Request: Omit every picture while repeating the entries exactly.

▬▬▬▬▬▬

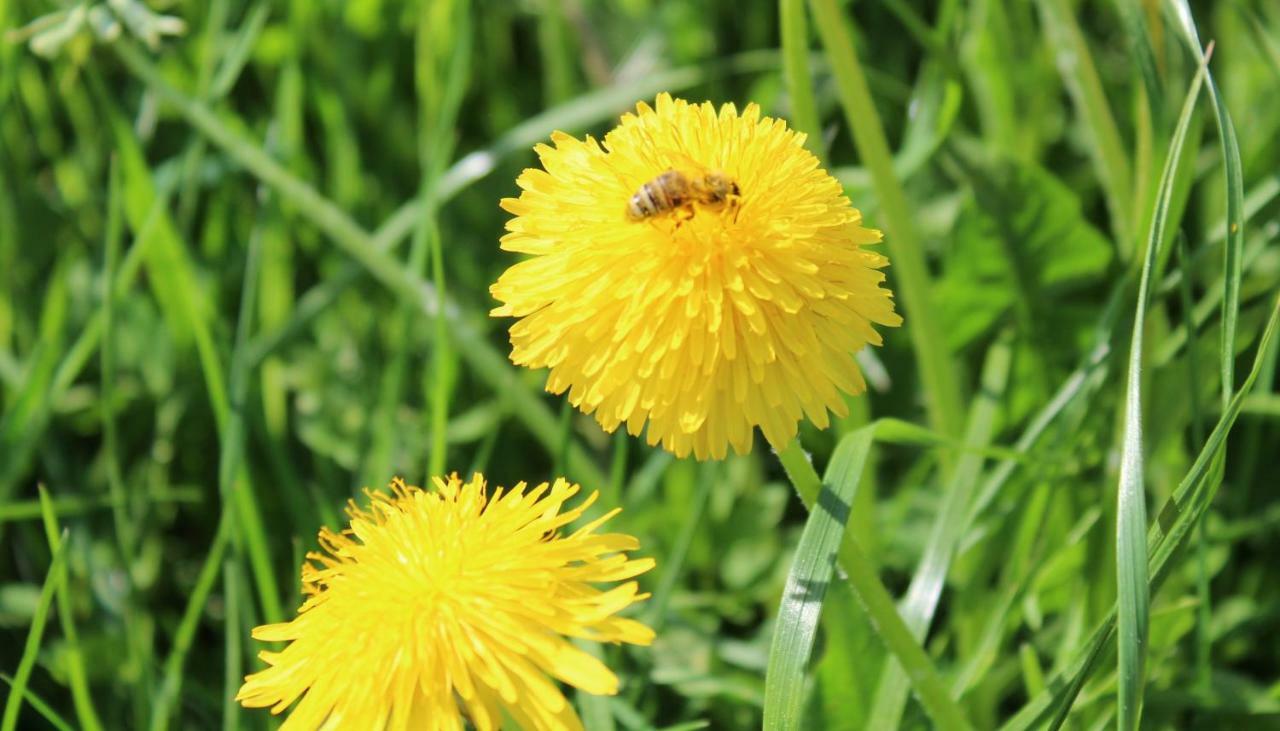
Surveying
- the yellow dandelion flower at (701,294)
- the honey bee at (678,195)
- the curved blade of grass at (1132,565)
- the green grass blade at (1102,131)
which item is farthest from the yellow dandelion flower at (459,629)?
the green grass blade at (1102,131)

▬▬▬▬▬▬

Answer:
Surveying
- the yellow dandelion flower at (701,294)
- the honey bee at (678,195)
- the curved blade of grass at (1132,565)
- the green grass blade at (1102,131)
which item is farthest from the yellow dandelion flower at (459,629)?
the green grass blade at (1102,131)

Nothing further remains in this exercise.